Work to complete: Please format every line of the material below as a numbered list, leaving out the blank lines.

[Spatial reasoning question records]
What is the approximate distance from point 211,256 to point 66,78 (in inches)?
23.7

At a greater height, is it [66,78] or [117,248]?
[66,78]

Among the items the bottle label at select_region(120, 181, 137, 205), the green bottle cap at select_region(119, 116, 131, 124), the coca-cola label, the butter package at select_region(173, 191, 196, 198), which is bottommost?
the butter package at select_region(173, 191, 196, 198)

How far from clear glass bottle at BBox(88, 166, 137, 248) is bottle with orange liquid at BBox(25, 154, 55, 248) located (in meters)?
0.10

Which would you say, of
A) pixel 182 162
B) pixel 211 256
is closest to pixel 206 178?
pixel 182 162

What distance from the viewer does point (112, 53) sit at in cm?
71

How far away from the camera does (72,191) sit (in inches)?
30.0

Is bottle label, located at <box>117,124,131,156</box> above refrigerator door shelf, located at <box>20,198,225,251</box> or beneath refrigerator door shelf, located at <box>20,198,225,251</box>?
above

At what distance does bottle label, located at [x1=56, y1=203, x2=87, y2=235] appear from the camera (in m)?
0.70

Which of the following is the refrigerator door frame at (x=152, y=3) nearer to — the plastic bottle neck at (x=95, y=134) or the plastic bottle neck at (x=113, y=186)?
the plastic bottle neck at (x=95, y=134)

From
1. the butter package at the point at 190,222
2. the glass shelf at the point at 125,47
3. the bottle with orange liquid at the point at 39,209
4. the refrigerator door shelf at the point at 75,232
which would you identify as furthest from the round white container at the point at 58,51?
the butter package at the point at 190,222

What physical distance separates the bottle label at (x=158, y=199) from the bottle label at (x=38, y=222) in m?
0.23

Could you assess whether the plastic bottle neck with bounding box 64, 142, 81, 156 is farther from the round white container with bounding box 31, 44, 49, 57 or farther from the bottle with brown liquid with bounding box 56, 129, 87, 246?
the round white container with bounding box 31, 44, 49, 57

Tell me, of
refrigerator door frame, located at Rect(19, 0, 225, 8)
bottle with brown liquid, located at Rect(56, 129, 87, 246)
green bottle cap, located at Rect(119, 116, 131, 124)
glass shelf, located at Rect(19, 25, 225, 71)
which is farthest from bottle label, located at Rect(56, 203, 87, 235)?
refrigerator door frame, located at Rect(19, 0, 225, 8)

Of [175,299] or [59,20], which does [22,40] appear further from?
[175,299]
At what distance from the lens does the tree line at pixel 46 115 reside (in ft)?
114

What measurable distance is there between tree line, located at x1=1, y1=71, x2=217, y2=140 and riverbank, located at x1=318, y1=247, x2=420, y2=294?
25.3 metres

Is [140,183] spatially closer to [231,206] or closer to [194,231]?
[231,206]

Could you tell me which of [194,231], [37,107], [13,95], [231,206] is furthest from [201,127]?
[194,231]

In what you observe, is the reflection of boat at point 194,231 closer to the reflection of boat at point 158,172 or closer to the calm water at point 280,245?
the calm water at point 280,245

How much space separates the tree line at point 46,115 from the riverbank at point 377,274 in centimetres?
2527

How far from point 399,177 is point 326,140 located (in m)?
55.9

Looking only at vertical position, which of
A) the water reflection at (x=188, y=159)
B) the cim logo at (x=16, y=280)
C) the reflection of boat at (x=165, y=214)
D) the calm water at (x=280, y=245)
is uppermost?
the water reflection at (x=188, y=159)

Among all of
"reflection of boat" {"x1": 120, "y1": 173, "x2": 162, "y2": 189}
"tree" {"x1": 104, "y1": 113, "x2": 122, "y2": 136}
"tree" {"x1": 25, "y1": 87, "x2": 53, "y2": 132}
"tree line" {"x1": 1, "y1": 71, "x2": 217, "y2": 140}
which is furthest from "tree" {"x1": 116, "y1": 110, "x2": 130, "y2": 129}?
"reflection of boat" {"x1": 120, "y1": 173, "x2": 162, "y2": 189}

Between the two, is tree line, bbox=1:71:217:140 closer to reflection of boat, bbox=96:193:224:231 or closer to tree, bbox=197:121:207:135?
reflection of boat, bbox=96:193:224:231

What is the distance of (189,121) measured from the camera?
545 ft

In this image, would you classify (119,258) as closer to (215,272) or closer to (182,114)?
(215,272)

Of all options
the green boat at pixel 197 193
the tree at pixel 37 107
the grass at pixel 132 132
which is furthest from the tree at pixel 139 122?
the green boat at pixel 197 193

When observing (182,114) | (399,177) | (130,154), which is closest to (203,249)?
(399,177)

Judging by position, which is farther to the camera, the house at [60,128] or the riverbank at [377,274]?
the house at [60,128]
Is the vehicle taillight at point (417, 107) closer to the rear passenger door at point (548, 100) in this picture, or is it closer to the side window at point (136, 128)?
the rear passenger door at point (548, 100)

Answer to this task:
1. What is the approximate distance from point 211,256 to point 66,78 (in inches)?
2. 23.7
3. At a greater height, is it [66,78] or [117,248]?
4. [66,78]
5. Among the items the bottle label at select_region(120, 181, 137, 205), the green bottle cap at select_region(119, 116, 131, 124), the coca-cola label, the butter package at select_region(173, 191, 196, 198), which is bottommost?
6. the butter package at select_region(173, 191, 196, 198)
7. How far from clear glass bottle at BBox(88, 166, 137, 248) is bottle with orange liquid at BBox(25, 154, 55, 248) located (in meters)?
8. 0.10
9. Which would you say, of
10. A) pixel 182 162
11. B) pixel 211 256
12. is closest to pixel 206 178?
13. pixel 182 162
14. What distance from the viewer does point (112, 53) sit at in cm?
15. 71
16. How far away from the camera does (72,191) sit (in inches)?
17. 30.0
18. Is bottle label, located at <box>117,124,131,156</box> above refrigerator door shelf, located at <box>20,198,225,251</box> or beneath refrigerator door shelf, located at <box>20,198,225,251</box>?
19. above
20. At what distance does bottle label, located at [x1=56, y1=203, x2=87, y2=235] appear from the camera (in m)?
21. 0.70
22. Which of the following is the refrigerator door frame at (x=152, y=3) nearer to — the plastic bottle neck at (x=95, y=134) or the plastic bottle neck at (x=113, y=186)?
23. the plastic bottle neck at (x=95, y=134)
24. From
25. 1. the butter package at the point at 190,222
26. 2. the glass shelf at the point at 125,47
27. 3. the bottle with orange liquid at the point at 39,209
28. 4. the refrigerator door shelf at the point at 75,232
29. which would you identify as furthest from the round white container at the point at 58,51?
30. the butter package at the point at 190,222
31. What physical distance separates the bottle label at (x=158, y=199) from the bottle label at (x=38, y=222) in m?
32. 0.23
33. Could you assess whether the plastic bottle neck with bounding box 64, 142, 81, 156 is farther from the round white container with bounding box 31, 44, 49, 57 or farther from the bottle with brown liquid with bounding box 56, 129, 87, 246?
34. the round white container with bounding box 31, 44, 49, 57
35. Tell me, of
36. refrigerator door frame, located at Rect(19, 0, 225, 8)
37. bottle with brown liquid, located at Rect(56, 129, 87, 246)
38. green bottle cap, located at Rect(119, 116, 131, 124)
39. glass shelf, located at Rect(19, 25, 225, 71)
40. which is farthest from bottle label, located at Rect(56, 203, 87, 235)?
41. refrigerator door frame, located at Rect(19, 0, 225, 8)
42. Of [175,299] or [59,20], which does [22,40] appear further from?
43. [175,299]
44. At what distance from the lens does the tree line at pixel 46 115 reside (in ft)?
45. 114
46. What measurable distance is there between tree line, located at x1=1, y1=71, x2=217, y2=140 and riverbank, located at x1=318, y1=247, x2=420, y2=294?
47. 25.3 metres
48. Is [140,183] spatially closer to [231,206] or closer to [194,231]?
49. [231,206]
50. Could you tell me which of [194,231], [37,107], [13,95], [231,206] is furthest from [201,127]?
51. [194,231]
52. In what you observe, is the reflection of boat at point 194,231 closer to the reflection of boat at point 158,172 or closer to the calm water at point 280,245?
53. the calm water at point 280,245
54. How much space separates the tree line at point 46,115 from the riverbank at point 377,274 in centimetres?
55. 2527
56. How far from point 399,177 is point 326,140 located (in m)?
57. 55.9
58. Looking only at vertical position, which of
59. A) the water reflection at (x=188, y=159)
60. B) the cim logo at (x=16, y=280)
61. C) the reflection of boat at (x=165, y=214)
62. D) the calm water at (x=280, y=245)
63. is uppermost?
64. the water reflection at (x=188, y=159)
65. Among all of
66. "reflection of boat" {"x1": 120, "y1": 173, "x2": 162, "y2": 189}
67. "tree" {"x1": 104, "y1": 113, "x2": 122, "y2": 136}
68. "tree" {"x1": 25, "y1": 87, "x2": 53, "y2": 132}
69. "tree line" {"x1": 1, "y1": 71, "x2": 217, "y2": 140}
70. which is furthest from "tree" {"x1": 116, "y1": 110, "x2": 130, "y2": 129}?
71. "reflection of boat" {"x1": 120, "y1": 173, "x2": 162, "y2": 189}
72. Between the two, is tree line, bbox=1:71:217:140 closer to reflection of boat, bbox=96:193:224:231 or closer to tree, bbox=197:121:207:135?
73. reflection of boat, bbox=96:193:224:231
74. What is the distance of (189,121) measured from the camera?
75. 545 ft
76. In this image, would you classify (119,258) as closer to (215,272) or closer to (182,114)?
77. (215,272)
78. Of all options
79. the green boat at pixel 197 193
80. the tree at pixel 37 107
81. the grass at pixel 132 132
82. which is furthest from the tree at pixel 139 122?
83. the green boat at pixel 197 193
84. When observing (182,114) | (399,177) | (130,154), which is closest to (203,249)?
85. (399,177)
86. Judging by position, which is farther to the camera, the house at [60,128] or the riverbank at [377,274]?
87. the house at [60,128]
88. Is the vehicle taillight at point (417, 107) closer to the rear passenger door at point (548, 100) in this picture, or is it closer to the side window at point (136, 128)?
89. the rear passenger door at point (548, 100)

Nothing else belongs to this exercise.